Task brief -> Convert all of the data below into a two-column CSV with the header row text,answer. Give one row per item, and put each field in double quotes with its line breaks replaced by spaces.
>> Start Task inputs
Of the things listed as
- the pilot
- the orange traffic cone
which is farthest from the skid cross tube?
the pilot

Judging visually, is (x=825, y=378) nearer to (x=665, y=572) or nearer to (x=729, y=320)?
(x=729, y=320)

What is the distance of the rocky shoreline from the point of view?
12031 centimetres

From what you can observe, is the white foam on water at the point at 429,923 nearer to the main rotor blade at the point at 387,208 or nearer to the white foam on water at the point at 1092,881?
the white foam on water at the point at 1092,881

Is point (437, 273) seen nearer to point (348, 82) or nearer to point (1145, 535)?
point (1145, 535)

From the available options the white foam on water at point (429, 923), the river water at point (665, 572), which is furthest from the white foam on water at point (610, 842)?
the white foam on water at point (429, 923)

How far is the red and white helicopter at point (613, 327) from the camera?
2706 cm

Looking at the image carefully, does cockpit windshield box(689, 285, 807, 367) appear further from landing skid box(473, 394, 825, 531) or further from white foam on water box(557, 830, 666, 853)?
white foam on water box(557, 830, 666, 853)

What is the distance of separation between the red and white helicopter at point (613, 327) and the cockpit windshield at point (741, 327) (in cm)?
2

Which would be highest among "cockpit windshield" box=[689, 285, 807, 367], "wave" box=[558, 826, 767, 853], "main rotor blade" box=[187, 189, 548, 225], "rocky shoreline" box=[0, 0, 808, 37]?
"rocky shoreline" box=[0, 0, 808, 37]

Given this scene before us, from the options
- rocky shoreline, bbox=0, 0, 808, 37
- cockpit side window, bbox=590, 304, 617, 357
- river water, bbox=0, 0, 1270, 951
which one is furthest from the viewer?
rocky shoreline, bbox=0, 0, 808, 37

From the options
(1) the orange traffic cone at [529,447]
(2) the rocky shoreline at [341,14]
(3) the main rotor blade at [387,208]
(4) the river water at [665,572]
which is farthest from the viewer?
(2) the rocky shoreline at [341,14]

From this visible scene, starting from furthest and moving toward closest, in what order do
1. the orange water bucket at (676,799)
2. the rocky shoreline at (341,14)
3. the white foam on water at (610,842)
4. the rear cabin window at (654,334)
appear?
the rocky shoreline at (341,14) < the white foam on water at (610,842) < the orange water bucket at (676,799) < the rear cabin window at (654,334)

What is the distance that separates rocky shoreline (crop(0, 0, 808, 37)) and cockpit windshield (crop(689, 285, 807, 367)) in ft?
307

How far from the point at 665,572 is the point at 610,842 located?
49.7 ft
>> End Task inputs
Solution for this task ->
text,answer
"Of the things listed as - the pilot - the orange traffic cone which is farthest from the skid cross tube?","the pilot"
"Judging visually, is (x=825, y=378) nearer to (x=665, y=572) or nearer to (x=729, y=320)?","(x=729, y=320)"
"What is the distance of the rocky shoreline from the point of view?","12031 centimetres"
"From what you can observe, is the white foam on water at the point at 429,923 nearer to the main rotor blade at the point at 387,208 or nearer to the white foam on water at the point at 1092,881?","the white foam on water at the point at 1092,881"
"Is point (437, 273) seen nearer to point (348, 82) or nearer to point (1145, 535)?","point (1145, 535)"
"From the available options the white foam on water at point (429, 923), the river water at point (665, 572), which is furthest from the white foam on water at point (610, 842)?","the white foam on water at point (429, 923)"
"How far is the red and white helicopter at point (613, 327) from the camera?","2706 cm"
"Looking at the image carefully, does cockpit windshield box(689, 285, 807, 367) appear further from landing skid box(473, 394, 825, 531) or further from white foam on water box(557, 830, 666, 853)?","white foam on water box(557, 830, 666, 853)"
"What is the distance of separation between the red and white helicopter at point (613, 327) and the cockpit windshield at point (741, 327) (in cm)?","2"
"Which would be highest among ""cockpit windshield"" box=[689, 285, 807, 367], ""wave"" box=[558, 826, 767, 853], ""main rotor blade"" box=[187, 189, 548, 225], ""rocky shoreline"" box=[0, 0, 808, 37]?","""rocky shoreline"" box=[0, 0, 808, 37]"
"Given this scene before us, from the options - rocky shoreline, bbox=0, 0, 808, 37 - cockpit side window, bbox=590, 304, 617, 357 - river water, bbox=0, 0, 1270, 951 which one is furthest from the viewer?","rocky shoreline, bbox=0, 0, 808, 37"
"From the options (1) the orange traffic cone at [529,447] (2) the rocky shoreline at [341,14] (3) the main rotor blade at [387,208] (4) the river water at [665,572] which is farthest from the viewer?","(2) the rocky shoreline at [341,14]"
"From this visible scene, starting from furthest and moving toward closest, in what order do 1. the orange water bucket at (676,799) 2. the rocky shoreline at (341,14) 3. the white foam on water at (610,842) 4. the rear cabin window at (654,334) appear?","the rocky shoreline at (341,14) < the white foam on water at (610,842) < the orange water bucket at (676,799) < the rear cabin window at (654,334)"
"What is the distance that separates rocky shoreline (crop(0, 0, 808, 37)) and cockpit windshield (crop(689, 285, 807, 367)) in ft?","307"
"How far from the point at 665,572 is the point at 610,842 located?","49.7 ft"